▶ _What is asked_: Return the following lines and nothing else: the one holding "Height-wise, which is bottommost among" and all those after it in the records below, unchanged, minus any pictures.

+++ Supplied information +++

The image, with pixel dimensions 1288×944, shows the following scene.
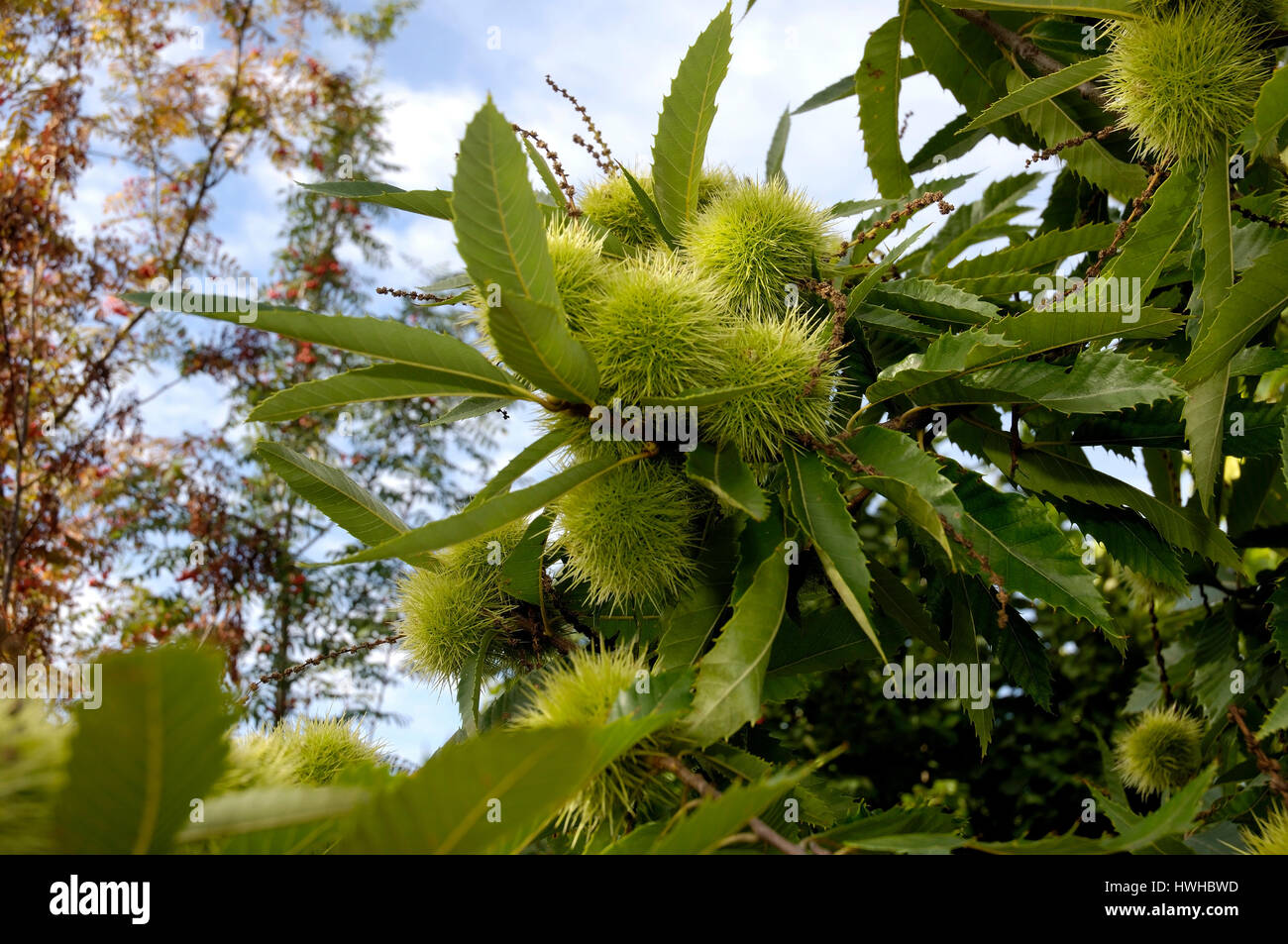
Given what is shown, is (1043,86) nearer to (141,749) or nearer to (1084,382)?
(1084,382)

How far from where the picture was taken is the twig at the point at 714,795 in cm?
69

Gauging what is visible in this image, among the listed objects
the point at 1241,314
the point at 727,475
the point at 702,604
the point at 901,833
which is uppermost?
the point at 1241,314

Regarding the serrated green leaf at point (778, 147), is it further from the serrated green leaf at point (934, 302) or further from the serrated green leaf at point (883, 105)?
the serrated green leaf at point (934, 302)

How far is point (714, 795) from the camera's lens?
0.79 m

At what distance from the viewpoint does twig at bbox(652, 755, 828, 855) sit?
27.0 inches

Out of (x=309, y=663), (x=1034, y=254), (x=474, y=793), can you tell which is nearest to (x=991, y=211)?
(x=1034, y=254)

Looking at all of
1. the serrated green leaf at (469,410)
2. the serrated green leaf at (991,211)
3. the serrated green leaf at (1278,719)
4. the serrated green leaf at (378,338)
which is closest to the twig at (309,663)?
the serrated green leaf at (469,410)

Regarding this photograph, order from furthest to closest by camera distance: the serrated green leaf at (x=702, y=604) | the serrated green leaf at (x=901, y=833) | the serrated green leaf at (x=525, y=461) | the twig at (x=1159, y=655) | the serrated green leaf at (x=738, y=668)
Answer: the twig at (x=1159, y=655) < the serrated green leaf at (x=702, y=604) < the serrated green leaf at (x=525, y=461) < the serrated green leaf at (x=738, y=668) < the serrated green leaf at (x=901, y=833)

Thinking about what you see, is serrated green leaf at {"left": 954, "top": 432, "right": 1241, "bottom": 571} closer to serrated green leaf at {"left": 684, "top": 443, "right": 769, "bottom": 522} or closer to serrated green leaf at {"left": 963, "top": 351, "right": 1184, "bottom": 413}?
serrated green leaf at {"left": 963, "top": 351, "right": 1184, "bottom": 413}

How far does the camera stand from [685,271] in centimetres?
121

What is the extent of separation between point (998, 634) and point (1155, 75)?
91 cm

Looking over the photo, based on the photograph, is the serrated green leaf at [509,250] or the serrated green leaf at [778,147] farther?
the serrated green leaf at [778,147]
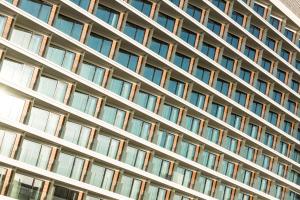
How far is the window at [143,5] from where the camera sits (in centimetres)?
3972

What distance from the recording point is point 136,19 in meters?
39.3

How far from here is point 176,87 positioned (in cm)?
4219

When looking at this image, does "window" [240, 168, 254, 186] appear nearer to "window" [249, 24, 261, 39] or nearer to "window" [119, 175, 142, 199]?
"window" [119, 175, 142, 199]

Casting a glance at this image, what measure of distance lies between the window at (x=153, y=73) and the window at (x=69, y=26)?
6.89m

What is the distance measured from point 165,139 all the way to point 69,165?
8804mm

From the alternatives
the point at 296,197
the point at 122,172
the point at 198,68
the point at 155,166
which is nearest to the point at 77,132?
the point at 122,172

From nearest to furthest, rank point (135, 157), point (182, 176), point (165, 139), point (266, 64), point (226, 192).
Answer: point (135, 157), point (165, 139), point (182, 176), point (226, 192), point (266, 64)

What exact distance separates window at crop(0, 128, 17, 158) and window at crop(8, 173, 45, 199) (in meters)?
1.66

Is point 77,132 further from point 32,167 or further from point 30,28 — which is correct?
point 30,28

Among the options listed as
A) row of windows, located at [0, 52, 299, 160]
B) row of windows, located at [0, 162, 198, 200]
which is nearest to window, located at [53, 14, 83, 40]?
row of windows, located at [0, 52, 299, 160]

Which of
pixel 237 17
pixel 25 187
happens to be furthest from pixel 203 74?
pixel 25 187

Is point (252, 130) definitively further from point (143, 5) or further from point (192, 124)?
point (143, 5)

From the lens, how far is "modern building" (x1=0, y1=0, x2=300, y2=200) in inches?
1318

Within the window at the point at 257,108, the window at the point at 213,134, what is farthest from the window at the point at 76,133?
the window at the point at 257,108
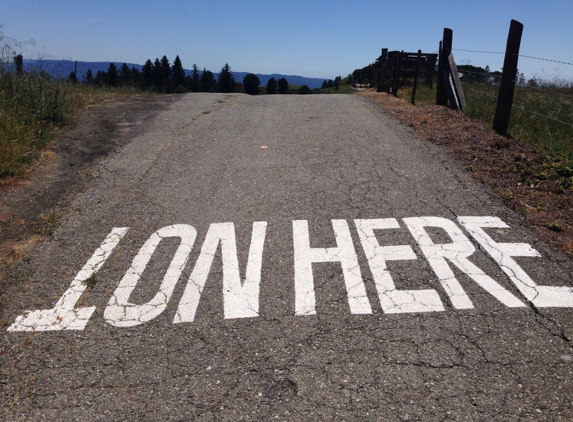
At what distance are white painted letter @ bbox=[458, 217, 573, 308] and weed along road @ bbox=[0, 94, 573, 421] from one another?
0.06 feet

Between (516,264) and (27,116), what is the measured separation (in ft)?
27.6

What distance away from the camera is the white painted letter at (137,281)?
379 cm

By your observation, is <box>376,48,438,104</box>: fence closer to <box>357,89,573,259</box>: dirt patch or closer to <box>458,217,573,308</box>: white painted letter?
<box>357,89,573,259</box>: dirt patch

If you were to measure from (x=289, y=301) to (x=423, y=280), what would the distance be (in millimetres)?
1255

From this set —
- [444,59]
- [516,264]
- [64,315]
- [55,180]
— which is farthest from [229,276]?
[444,59]

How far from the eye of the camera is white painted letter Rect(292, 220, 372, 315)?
3.88 m

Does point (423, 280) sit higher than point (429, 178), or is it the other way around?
point (429, 178)

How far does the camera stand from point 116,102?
13867 millimetres

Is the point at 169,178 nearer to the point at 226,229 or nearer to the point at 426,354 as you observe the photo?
the point at 226,229

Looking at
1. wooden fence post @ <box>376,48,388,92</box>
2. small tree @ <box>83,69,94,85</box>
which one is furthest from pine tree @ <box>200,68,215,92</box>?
wooden fence post @ <box>376,48,388,92</box>

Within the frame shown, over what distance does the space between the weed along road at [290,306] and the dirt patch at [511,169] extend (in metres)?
0.28

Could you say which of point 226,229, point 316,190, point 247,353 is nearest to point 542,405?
point 247,353

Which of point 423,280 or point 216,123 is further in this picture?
point 216,123

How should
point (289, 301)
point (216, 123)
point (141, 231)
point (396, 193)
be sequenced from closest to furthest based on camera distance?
point (289, 301) < point (141, 231) < point (396, 193) < point (216, 123)
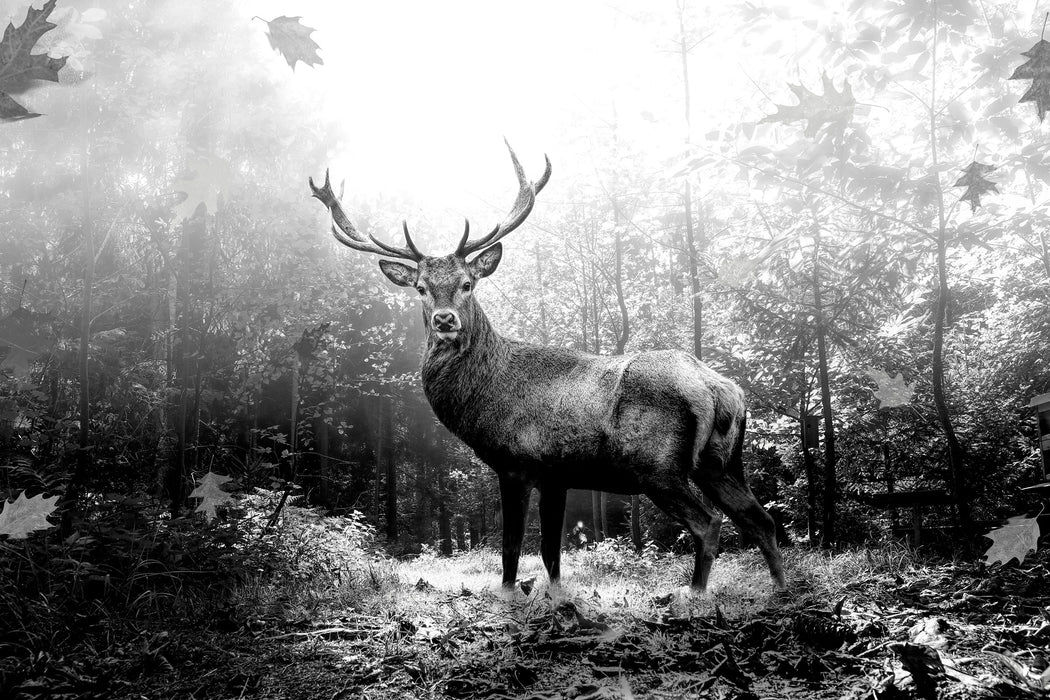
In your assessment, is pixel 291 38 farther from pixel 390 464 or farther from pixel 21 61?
pixel 390 464

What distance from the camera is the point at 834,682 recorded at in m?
2.68

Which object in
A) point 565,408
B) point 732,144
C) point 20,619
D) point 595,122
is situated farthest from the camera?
point 595,122

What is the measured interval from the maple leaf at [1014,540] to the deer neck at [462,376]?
3.22m

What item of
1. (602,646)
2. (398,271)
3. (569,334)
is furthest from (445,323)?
(569,334)

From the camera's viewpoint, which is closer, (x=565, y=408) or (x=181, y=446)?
(x=565, y=408)

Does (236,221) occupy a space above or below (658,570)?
above

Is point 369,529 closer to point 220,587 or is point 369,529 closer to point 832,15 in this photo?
point 220,587

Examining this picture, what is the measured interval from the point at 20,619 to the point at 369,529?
20.0ft

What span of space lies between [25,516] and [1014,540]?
215 inches

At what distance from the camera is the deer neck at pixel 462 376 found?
5.12 meters

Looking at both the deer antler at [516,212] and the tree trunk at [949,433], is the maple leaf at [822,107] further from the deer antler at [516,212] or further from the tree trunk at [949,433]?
the deer antler at [516,212]

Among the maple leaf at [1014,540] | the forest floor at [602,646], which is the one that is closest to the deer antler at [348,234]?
the forest floor at [602,646]

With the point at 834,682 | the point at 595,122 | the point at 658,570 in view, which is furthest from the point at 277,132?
the point at 834,682

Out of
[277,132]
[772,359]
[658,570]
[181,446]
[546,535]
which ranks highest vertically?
[277,132]
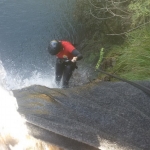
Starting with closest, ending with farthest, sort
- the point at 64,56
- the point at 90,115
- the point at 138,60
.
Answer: the point at 90,115 < the point at 138,60 < the point at 64,56

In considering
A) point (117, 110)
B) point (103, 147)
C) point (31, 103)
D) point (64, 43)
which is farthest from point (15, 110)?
point (64, 43)

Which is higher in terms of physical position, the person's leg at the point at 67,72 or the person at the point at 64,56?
the person at the point at 64,56

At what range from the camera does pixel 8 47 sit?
1164cm

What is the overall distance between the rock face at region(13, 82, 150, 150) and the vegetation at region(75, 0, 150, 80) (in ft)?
4.20

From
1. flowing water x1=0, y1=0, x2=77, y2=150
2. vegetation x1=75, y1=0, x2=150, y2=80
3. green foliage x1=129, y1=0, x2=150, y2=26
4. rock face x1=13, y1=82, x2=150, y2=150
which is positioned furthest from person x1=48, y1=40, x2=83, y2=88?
flowing water x1=0, y1=0, x2=77, y2=150

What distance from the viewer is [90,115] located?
2.17 metres

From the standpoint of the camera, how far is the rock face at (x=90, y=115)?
1.79 m

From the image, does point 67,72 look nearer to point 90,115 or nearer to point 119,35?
point 119,35

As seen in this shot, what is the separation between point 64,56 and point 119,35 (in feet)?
8.91

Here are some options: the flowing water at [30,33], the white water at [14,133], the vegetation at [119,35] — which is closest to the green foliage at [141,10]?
the vegetation at [119,35]

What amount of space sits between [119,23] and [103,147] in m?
5.49

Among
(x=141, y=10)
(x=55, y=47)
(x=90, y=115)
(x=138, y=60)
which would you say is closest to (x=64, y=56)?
(x=55, y=47)

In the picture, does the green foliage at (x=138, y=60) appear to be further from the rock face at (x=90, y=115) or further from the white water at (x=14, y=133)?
the white water at (x=14, y=133)

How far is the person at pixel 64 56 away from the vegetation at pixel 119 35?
2.40ft
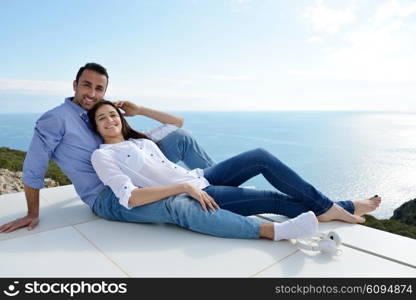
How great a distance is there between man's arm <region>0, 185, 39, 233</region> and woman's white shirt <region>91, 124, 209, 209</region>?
1.54ft

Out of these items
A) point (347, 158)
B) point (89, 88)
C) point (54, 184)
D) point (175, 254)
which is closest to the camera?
point (175, 254)

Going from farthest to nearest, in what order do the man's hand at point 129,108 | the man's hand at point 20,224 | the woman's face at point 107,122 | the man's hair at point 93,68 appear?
1. the man's hand at point 129,108
2. the man's hair at point 93,68
3. the woman's face at point 107,122
4. the man's hand at point 20,224

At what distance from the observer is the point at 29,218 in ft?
5.93

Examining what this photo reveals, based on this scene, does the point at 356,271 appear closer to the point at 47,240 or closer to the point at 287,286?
the point at 287,286

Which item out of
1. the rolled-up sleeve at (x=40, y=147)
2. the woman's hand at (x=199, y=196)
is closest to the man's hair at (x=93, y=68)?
the rolled-up sleeve at (x=40, y=147)

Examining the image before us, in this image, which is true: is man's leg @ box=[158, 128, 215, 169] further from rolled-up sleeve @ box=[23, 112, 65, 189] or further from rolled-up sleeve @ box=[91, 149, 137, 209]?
rolled-up sleeve @ box=[23, 112, 65, 189]

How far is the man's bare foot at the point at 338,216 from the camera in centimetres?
181

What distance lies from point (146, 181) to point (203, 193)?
1.20 ft

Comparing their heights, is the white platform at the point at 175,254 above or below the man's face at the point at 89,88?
below

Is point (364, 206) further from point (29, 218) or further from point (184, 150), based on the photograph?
point (29, 218)

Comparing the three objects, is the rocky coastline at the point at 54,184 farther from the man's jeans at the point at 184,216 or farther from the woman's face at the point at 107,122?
the woman's face at the point at 107,122

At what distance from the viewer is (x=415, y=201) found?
42.2ft

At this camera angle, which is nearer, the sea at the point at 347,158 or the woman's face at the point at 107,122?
the woman's face at the point at 107,122

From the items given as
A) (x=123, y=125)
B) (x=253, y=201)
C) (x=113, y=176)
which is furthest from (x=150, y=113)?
(x=253, y=201)
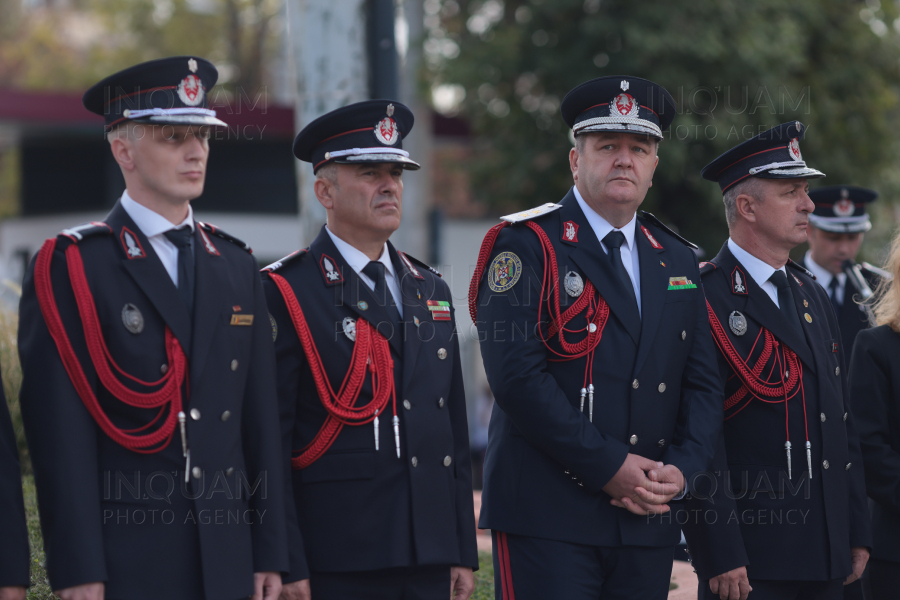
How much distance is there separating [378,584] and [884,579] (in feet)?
7.51

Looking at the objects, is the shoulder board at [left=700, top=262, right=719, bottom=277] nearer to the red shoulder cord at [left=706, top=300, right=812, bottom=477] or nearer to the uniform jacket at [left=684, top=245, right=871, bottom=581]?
the uniform jacket at [left=684, top=245, right=871, bottom=581]

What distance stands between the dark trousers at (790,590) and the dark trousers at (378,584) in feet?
3.76

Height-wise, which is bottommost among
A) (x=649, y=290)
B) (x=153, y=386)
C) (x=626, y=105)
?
(x=153, y=386)

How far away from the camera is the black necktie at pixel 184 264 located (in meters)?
3.09

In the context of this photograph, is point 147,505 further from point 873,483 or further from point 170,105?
point 873,483

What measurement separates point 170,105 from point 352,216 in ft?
2.56

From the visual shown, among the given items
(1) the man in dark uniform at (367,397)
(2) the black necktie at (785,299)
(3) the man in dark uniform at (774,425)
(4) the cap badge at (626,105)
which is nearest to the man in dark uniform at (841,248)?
(3) the man in dark uniform at (774,425)

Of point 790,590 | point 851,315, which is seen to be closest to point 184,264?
point 790,590

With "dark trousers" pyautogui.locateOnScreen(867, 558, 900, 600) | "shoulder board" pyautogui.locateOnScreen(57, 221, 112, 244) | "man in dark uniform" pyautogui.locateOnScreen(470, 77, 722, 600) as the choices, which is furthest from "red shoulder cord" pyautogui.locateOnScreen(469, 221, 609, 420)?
"dark trousers" pyautogui.locateOnScreen(867, 558, 900, 600)

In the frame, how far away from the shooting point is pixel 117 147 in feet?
10.2

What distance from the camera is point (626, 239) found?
12.5ft

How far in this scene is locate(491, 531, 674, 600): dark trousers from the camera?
136 inches

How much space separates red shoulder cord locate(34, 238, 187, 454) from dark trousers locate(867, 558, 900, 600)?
3.07 m

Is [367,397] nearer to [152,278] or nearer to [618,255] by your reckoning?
[152,278]
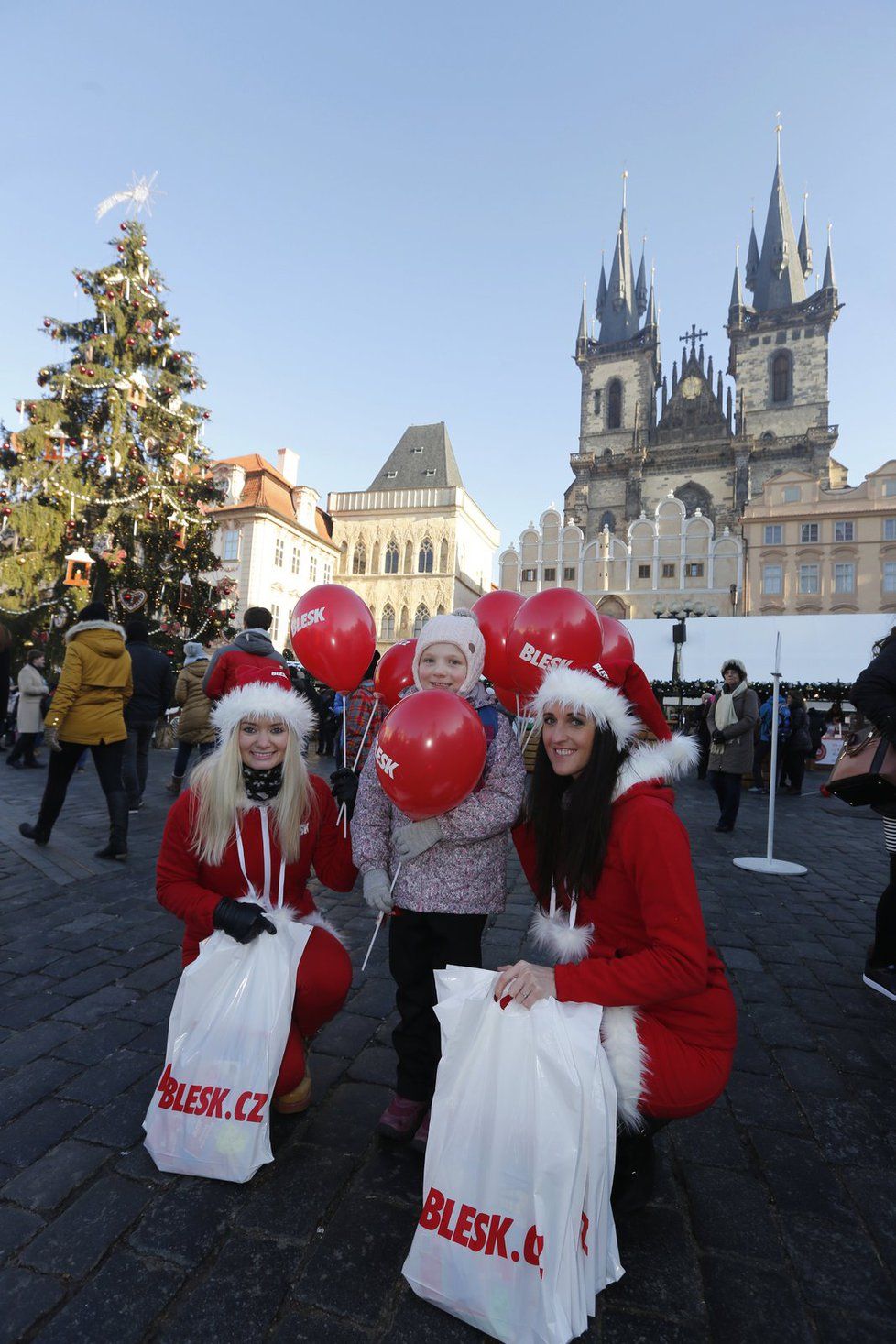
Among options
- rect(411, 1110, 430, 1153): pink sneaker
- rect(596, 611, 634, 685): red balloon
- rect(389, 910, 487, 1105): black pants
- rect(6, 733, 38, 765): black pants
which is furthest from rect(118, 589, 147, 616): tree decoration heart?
rect(411, 1110, 430, 1153): pink sneaker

+++

▶ _Problem solution_:
Height-wise, which is bottommost among
A) (x=649, y=290)
B) (x=153, y=386)
C) (x=626, y=105)
?
(x=153, y=386)

How far away from the camera is the black necktie at pixel 184 264 located (in meters)?
3.09

In the context of this photograph, is point 147,505 further from point 873,483 or further from point 170,105?
point 873,483

What measurement separates point 170,105 from point 352,216 in ft?
2.56

From the visual shown, among the given items
(1) the man in dark uniform at (367,397)
(2) the black necktie at (785,299)
(3) the man in dark uniform at (774,425)
(4) the cap badge at (626,105)
which is nearest to the man in dark uniform at (841,248)?
(3) the man in dark uniform at (774,425)

Of point 790,590 | point 851,315, which is seen to be closest to point 184,264?
point 790,590

With "dark trousers" pyautogui.locateOnScreen(867, 558, 900, 600) | "shoulder board" pyautogui.locateOnScreen(57, 221, 112, 244) | "man in dark uniform" pyautogui.locateOnScreen(470, 77, 722, 600) as the choices, which is furthest from "red shoulder cord" pyautogui.locateOnScreen(469, 221, 609, 420)?
"dark trousers" pyautogui.locateOnScreen(867, 558, 900, 600)

In the frame, how far away from the shooting point is pixel 117 147 in feet?
10.2

What distance from the camera is point (626, 239) found?
12.5ft

How far in this scene is locate(491, 531, 674, 600): dark trousers from the camera?
136 inches

How much space separates red shoulder cord locate(34, 238, 187, 454) from dark trousers locate(867, 558, 900, 600)?
3.07 m

Is [367,397] nearer to [152,278] or nearer to [618,255] by your reckoning?
[152,278]
Among options
- rect(411, 1110, 430, 1153): pink sneaker
- rect(596, 611, 634, 685): red balloon
- rect(389, 910, 487, 1105): black pants
- rect(6, 733, 38, 765): black pants
which is furthest from rect(118, 589, 147, 616): tree decoration heart?
rect(411, 1110, 430, 1153): pink sneaker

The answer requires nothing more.